### [YOUR INSTRUCTIONS]
Copy out the entries word for word, beginning at the line that contains "In gravity-aligned terms, is" and ending after the line that contains "Answer: shrub @".

[Entries from a collection]
[start]
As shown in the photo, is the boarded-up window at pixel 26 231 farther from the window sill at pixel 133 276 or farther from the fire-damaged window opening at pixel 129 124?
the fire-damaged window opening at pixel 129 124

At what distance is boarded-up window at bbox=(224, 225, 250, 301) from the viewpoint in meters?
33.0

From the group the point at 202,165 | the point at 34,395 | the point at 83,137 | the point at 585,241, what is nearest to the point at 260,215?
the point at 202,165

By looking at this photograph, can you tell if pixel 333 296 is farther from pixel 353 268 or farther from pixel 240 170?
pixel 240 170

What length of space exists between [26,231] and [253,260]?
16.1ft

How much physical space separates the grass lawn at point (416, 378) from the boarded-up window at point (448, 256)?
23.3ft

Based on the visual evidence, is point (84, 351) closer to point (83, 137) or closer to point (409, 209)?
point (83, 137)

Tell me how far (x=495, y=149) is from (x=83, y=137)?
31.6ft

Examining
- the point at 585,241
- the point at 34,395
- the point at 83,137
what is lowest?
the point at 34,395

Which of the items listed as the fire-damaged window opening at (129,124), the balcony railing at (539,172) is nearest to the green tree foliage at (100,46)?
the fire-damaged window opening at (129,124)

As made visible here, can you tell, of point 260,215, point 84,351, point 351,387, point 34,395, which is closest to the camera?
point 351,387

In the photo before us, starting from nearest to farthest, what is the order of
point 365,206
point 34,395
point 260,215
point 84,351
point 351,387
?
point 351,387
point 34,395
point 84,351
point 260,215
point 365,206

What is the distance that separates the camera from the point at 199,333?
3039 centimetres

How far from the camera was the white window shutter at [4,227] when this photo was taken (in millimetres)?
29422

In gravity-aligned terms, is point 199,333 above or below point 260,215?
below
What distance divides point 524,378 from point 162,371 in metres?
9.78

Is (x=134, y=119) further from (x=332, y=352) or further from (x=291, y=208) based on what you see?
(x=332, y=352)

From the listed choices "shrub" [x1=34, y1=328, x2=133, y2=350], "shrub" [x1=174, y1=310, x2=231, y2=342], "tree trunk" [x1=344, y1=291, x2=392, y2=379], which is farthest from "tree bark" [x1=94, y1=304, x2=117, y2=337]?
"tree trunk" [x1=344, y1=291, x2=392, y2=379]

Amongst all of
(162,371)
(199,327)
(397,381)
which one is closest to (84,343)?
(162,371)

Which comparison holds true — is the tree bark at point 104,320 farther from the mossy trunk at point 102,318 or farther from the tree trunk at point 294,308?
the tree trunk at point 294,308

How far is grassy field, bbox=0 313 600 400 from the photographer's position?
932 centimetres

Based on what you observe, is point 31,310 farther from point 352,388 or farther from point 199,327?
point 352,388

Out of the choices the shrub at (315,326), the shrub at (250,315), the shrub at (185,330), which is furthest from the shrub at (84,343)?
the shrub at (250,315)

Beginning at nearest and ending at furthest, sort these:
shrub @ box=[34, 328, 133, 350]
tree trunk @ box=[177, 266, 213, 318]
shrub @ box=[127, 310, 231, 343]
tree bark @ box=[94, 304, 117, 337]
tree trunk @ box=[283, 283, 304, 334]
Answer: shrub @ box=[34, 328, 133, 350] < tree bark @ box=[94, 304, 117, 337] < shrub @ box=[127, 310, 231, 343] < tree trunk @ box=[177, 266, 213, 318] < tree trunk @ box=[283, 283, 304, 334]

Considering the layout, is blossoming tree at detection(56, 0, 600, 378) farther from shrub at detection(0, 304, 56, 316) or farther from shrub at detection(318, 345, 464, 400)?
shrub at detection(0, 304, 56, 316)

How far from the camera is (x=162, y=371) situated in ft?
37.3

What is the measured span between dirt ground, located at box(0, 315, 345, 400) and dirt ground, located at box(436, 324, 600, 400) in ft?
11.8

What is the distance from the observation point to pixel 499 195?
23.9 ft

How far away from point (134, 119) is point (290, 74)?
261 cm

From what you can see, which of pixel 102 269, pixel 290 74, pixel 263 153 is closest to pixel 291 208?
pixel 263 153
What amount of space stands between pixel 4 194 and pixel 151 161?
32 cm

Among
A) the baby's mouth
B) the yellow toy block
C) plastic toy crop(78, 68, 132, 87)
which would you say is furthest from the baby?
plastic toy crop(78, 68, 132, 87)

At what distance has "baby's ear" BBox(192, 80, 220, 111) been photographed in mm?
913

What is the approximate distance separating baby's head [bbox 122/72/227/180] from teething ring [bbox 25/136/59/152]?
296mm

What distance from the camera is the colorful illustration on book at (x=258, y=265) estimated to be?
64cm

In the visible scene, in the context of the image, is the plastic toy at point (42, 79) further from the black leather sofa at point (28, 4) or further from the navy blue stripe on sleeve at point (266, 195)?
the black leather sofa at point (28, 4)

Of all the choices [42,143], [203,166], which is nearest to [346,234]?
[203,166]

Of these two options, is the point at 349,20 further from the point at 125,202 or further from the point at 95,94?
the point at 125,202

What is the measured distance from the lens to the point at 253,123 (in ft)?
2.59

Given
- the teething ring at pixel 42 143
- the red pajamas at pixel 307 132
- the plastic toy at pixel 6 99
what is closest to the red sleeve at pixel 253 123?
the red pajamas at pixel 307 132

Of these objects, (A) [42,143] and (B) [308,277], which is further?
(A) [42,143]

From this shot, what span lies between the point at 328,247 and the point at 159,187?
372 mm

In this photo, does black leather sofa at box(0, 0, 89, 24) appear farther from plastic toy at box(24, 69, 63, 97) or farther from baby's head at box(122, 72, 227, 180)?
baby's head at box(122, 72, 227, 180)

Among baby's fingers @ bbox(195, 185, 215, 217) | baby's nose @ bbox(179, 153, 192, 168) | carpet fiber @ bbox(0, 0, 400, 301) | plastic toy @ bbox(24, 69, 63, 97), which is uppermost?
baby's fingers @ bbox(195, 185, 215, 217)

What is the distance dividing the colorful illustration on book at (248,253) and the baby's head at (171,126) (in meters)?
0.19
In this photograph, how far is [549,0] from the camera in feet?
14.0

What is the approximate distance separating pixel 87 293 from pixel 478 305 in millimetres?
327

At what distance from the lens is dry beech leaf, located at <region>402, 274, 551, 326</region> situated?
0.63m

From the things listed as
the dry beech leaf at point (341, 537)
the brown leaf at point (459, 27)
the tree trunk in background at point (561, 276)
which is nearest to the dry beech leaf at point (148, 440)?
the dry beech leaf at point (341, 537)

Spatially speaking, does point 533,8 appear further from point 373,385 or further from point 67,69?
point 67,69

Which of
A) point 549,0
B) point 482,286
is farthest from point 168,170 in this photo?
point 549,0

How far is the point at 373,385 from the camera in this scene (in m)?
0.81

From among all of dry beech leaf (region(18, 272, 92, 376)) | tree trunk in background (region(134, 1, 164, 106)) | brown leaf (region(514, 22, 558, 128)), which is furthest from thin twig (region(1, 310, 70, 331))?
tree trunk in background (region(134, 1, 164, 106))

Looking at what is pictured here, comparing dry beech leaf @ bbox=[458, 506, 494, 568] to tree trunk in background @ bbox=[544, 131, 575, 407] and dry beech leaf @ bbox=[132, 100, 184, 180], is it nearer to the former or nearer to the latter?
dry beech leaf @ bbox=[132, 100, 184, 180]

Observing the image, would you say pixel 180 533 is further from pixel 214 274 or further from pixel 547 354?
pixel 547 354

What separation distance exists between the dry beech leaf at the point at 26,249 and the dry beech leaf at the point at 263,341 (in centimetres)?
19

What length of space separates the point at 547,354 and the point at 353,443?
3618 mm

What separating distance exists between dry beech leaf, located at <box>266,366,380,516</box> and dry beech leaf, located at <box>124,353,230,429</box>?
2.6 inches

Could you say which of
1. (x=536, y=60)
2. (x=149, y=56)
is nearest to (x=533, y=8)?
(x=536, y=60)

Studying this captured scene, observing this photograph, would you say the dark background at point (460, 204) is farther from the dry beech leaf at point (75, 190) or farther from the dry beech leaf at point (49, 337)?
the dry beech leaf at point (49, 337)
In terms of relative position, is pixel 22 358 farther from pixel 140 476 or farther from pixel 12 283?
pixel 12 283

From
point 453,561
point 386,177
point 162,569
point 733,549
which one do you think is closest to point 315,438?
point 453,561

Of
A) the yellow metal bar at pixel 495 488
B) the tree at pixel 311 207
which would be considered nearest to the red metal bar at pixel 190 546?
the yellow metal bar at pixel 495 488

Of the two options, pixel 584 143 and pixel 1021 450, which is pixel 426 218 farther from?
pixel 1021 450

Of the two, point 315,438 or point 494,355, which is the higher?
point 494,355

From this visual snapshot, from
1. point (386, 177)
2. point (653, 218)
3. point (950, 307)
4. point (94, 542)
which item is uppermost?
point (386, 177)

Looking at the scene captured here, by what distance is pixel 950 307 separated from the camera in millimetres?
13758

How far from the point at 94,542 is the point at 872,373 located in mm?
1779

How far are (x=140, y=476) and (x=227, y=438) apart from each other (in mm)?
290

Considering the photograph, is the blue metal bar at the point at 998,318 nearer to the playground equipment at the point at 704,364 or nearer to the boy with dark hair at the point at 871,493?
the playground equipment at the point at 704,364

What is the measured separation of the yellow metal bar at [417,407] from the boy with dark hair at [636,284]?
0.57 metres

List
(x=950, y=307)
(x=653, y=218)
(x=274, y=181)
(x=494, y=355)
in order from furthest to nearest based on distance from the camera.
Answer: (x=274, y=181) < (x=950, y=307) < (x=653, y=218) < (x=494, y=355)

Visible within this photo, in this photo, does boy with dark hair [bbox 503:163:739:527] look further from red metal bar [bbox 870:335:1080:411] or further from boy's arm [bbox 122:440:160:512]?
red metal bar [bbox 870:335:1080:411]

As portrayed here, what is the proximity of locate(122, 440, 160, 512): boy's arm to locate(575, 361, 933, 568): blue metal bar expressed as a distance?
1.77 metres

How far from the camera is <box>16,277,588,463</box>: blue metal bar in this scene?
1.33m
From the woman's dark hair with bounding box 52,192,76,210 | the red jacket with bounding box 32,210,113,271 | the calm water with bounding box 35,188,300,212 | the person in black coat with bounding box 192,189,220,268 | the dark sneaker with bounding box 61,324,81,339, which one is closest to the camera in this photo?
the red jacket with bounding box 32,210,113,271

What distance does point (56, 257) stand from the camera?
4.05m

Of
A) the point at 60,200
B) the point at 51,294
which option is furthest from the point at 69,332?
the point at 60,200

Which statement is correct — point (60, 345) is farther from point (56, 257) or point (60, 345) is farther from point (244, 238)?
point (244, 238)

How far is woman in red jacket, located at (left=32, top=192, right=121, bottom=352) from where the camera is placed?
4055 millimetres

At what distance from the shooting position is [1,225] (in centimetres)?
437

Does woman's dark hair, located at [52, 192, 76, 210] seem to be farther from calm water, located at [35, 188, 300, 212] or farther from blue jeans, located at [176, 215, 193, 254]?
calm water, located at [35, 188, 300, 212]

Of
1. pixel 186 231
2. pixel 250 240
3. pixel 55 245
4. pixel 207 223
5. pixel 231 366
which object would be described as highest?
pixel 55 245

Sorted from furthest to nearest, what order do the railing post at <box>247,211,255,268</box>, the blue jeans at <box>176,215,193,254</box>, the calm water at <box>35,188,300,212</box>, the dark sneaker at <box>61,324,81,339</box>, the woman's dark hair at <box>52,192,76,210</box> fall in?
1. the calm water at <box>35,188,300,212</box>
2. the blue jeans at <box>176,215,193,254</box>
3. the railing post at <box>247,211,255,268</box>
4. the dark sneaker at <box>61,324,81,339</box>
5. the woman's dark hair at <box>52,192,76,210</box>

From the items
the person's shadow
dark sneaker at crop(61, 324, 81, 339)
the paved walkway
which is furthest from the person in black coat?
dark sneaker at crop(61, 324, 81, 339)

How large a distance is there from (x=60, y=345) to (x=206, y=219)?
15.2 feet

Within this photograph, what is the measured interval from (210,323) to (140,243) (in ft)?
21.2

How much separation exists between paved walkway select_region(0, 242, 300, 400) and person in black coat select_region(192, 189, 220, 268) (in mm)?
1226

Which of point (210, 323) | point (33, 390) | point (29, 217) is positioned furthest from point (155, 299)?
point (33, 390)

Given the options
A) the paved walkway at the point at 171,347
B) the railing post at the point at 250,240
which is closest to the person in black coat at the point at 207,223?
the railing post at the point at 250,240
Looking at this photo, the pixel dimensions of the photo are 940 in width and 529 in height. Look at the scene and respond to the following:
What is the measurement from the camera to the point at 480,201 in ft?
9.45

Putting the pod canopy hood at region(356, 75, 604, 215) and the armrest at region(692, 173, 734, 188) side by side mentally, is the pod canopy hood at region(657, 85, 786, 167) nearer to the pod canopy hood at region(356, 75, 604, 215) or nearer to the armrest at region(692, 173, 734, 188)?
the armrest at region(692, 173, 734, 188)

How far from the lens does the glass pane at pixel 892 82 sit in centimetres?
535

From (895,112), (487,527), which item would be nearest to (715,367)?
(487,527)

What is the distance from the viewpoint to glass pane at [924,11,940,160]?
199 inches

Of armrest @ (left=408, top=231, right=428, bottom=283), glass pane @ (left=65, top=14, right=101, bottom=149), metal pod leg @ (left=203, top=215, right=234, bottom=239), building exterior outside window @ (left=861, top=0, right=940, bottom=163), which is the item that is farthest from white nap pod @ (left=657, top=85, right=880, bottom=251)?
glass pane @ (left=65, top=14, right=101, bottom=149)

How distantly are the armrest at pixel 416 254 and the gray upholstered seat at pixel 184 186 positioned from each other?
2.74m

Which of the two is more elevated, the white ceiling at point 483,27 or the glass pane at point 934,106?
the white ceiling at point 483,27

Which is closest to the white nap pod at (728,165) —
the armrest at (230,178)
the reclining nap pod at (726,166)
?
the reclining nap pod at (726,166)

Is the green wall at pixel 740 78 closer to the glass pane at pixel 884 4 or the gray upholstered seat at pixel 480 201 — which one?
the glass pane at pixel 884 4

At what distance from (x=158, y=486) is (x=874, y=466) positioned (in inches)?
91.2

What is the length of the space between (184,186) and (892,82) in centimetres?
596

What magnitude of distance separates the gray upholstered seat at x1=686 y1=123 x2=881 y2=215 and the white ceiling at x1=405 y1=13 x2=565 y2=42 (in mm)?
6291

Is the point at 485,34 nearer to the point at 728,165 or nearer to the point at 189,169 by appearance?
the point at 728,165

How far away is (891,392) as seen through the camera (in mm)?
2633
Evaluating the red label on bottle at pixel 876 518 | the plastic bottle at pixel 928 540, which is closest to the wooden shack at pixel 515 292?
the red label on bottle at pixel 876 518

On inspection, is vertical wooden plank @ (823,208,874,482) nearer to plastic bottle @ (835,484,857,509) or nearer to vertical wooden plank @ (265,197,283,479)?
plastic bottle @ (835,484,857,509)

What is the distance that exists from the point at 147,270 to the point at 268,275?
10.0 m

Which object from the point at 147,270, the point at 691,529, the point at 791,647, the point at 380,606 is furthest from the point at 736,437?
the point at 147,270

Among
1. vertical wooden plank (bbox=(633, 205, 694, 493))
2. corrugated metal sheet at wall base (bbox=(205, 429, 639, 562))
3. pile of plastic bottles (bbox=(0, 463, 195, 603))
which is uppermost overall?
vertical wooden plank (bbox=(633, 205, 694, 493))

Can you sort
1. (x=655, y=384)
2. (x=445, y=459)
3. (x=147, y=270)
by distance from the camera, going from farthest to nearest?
[end]
### [COMPLETE ANSWER]
In gravity-aligned terms, is point 199,333 above or below point 260,215?
below
What distance divides point 524,378 from point 162,371 in metres?
9.78

Is (x=134, y=119) further from (x=332, y=352) or further from (x=291, y=208) based on what you see?
(x=332, y=352)

From the listed choices "shrub" [x1=34, y1=328, x2=133, y2=350], "shrub" [x1=174, y1=310, x2=231, y2=342], "tree trunk" [x1=344, y1=291, x2=392, y2=379], which is farthest from "tree bark" [x1=94, y1=304, x2=117, y2=337]?
"tree trunk" [x1=344, y1=291, x2=392, y2=379]

Amongst all of
(162,371)
(199,327)
(397,381)
which one is closest to (84,343)?
(162,371)

Which comparison holds true — is the tree bark at point 104,320 farther from the mossy trunk at point 102,318 or farther from the tree trunk at point 294,308?
the tree trunk at point 294,308

How far is grassy field, bbox=0 313 600 400 from the photographer's position?
932 centimetres

Based on what you observe, is point 31,310 farther from point 352,388 or farther from point 199,327?
point 352,388

Out of the choices the shrub at (315,326), the shrub at (250,315), the shrub at (185,330), which is furthest from the shrub at (84,343)?
the shrub at (250,315)

Beginning at nearest and ending at furthest, sort these:
shrub @ box=[34, 328, 133, 350]
tree trunk @ box=[177, 266, 213, 318]
shrub @ box=[127, 310, 231, 343]
tree bark @ box=[94, 304, 117, 337]
tree trunk @ box=[283, 283, 304, 334]
Answer: shrub @ box=[34, 328, 133, 350] < tree bark @ box=[94, 304, 117, 337] < shrub @ box=[127, 310, 231, 343] < tree trunk @ box=[177, 266, 213, 318] < tree trunk @ box=[283, 283, 304, 334]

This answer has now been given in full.